> _Exercise_: All lines from the one with "In this particular photograph, when examining" to the end need to be copied exactly, with nothing before them.

[Start Raw records]

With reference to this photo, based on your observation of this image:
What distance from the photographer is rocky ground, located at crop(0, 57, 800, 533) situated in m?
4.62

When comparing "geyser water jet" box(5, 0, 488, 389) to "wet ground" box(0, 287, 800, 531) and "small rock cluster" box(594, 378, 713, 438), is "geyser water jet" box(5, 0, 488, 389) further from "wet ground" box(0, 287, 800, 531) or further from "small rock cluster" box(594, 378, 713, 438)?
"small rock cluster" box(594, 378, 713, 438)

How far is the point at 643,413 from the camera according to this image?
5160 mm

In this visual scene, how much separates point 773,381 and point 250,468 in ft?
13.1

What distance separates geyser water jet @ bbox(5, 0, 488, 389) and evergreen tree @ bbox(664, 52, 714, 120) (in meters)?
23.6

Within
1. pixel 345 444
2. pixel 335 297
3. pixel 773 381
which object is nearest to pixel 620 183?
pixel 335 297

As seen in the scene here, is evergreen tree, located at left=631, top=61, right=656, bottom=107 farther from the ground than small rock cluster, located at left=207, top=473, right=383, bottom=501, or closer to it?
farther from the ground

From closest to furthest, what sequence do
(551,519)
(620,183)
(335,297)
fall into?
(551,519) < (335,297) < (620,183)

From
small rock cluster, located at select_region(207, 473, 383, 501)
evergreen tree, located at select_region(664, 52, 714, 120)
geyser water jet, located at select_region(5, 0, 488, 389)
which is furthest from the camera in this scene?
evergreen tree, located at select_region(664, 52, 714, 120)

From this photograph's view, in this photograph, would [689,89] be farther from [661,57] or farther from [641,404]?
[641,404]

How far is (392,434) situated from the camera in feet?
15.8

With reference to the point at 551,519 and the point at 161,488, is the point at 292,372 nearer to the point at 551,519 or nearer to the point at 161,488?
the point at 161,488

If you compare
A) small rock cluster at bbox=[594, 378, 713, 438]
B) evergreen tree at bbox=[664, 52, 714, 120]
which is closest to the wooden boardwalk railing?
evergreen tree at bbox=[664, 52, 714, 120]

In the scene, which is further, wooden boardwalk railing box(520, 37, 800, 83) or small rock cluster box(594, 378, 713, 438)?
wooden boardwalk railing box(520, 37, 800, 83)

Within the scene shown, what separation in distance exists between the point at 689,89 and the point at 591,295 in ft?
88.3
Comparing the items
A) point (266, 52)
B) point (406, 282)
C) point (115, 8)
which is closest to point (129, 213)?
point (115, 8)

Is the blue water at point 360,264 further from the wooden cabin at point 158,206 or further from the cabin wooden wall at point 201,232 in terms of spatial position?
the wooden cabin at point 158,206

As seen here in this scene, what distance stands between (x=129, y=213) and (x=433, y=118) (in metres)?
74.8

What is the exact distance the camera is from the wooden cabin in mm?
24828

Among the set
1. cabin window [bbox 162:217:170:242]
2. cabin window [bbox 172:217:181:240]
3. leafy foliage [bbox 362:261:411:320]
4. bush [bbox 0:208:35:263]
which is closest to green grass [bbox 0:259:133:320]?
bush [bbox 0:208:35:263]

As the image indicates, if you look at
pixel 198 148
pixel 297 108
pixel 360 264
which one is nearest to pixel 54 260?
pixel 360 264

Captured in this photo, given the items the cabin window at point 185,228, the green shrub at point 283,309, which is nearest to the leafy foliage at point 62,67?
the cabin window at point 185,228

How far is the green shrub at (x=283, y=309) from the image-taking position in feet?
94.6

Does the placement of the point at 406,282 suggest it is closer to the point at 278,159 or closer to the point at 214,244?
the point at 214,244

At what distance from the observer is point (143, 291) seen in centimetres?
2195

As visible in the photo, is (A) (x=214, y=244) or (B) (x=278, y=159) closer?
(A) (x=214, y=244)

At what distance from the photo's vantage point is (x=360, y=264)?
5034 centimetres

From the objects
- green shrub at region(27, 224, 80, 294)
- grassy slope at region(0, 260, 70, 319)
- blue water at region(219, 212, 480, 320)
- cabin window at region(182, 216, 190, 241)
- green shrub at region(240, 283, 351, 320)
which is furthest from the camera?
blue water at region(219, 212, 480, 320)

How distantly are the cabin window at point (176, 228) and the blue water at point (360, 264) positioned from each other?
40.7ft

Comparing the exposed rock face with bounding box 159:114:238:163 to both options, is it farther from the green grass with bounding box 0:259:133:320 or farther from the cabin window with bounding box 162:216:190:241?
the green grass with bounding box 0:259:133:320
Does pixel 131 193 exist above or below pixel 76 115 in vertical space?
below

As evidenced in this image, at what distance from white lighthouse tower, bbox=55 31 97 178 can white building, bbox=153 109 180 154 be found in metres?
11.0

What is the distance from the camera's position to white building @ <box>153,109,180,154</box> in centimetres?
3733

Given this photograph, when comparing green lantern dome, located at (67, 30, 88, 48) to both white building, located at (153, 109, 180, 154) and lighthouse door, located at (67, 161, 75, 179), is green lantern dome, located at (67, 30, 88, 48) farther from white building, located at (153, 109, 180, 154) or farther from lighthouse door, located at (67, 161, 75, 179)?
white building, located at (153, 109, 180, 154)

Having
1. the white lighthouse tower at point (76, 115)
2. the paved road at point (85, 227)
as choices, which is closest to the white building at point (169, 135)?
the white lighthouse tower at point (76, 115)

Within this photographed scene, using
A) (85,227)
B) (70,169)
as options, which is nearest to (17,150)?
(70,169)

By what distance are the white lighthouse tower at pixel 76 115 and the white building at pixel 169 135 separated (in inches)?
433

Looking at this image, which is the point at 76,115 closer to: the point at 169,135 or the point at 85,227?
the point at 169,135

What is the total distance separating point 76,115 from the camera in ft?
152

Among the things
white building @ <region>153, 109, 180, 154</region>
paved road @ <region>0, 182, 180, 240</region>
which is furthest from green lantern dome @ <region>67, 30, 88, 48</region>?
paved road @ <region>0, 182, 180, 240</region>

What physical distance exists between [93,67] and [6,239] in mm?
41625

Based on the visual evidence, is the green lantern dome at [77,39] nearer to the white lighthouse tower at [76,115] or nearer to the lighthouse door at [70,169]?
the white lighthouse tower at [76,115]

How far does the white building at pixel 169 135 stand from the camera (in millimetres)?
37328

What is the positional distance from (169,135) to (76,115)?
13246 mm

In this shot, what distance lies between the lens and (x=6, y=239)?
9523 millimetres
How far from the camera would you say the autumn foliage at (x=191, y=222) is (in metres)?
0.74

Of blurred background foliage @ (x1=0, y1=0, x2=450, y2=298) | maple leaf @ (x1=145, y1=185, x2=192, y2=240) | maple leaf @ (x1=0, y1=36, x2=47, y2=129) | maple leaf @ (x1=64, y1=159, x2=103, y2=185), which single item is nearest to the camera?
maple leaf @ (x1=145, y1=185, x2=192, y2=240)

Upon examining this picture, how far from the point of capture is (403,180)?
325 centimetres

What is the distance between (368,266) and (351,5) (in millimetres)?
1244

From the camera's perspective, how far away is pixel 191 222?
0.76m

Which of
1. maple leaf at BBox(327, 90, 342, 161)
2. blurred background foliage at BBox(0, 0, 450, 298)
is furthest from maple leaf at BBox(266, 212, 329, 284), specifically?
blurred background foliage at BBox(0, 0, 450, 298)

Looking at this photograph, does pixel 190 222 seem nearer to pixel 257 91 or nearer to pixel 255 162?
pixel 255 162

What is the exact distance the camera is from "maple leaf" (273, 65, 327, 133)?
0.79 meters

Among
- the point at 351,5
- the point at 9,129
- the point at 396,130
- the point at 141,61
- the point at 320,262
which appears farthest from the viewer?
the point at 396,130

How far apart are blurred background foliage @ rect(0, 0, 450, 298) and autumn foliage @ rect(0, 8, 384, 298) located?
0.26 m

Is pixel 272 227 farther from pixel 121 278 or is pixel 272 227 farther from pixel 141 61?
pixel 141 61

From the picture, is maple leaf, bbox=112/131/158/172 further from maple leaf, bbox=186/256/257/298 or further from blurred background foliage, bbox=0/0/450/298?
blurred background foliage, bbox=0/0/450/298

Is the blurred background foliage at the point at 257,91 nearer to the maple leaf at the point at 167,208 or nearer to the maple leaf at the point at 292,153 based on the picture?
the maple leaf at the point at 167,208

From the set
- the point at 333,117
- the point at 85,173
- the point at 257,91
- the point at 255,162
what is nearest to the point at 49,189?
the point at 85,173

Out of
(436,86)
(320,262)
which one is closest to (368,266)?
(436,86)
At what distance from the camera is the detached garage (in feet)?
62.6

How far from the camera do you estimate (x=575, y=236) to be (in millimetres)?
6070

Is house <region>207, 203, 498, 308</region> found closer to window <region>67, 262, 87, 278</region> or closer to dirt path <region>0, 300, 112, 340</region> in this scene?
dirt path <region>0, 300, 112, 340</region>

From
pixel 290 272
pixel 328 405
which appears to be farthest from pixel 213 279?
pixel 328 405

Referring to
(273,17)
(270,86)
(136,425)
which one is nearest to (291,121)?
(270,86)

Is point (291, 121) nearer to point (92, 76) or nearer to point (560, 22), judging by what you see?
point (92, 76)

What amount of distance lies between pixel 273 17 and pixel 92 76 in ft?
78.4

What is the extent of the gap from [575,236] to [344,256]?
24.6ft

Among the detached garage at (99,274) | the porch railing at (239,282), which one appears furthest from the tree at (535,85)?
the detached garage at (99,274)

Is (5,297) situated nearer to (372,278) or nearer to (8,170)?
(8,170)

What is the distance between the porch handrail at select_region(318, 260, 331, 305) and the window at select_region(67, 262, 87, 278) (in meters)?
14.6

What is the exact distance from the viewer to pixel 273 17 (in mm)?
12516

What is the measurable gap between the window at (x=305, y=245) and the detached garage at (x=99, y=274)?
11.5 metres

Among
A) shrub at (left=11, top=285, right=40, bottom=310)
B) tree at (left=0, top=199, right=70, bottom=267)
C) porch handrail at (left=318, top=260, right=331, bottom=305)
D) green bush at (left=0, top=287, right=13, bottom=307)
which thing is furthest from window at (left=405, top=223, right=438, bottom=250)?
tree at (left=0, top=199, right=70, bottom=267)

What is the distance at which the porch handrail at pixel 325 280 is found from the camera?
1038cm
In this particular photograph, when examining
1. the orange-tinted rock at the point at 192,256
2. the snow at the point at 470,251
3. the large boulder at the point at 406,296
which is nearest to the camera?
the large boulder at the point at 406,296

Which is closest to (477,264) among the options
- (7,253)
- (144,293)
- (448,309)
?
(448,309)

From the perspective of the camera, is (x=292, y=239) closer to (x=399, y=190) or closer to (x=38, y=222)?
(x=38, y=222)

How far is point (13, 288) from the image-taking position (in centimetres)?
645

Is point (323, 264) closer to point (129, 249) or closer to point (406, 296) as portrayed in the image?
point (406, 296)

[End Raw records]

> _Output for this exercise_:
In this particular photograph, when examining
1. the orange-tinted rock at the point at 192,256
2. the snow at the point at 470,251
3. the large boulder at the point at 406,296
which is nearest to the camera?
the large boulder at the point at 406,296

Which is closest to (477,264) among the options
- (7,253)
- (144,293)
- (448,309)
?
(448,309)

From the perspective of the camera, is (x=292, y=239) closer to (x=399, y=190) or closer to (x=38, y=222)?
(x=38, y=222)

How far is point (13, 288) from the image-taking position (in centimetres)?
645

Is point (323, 264) closer to point (129, 249) or closer to point (406, 296) as portrayed in the image?
point (406, 296)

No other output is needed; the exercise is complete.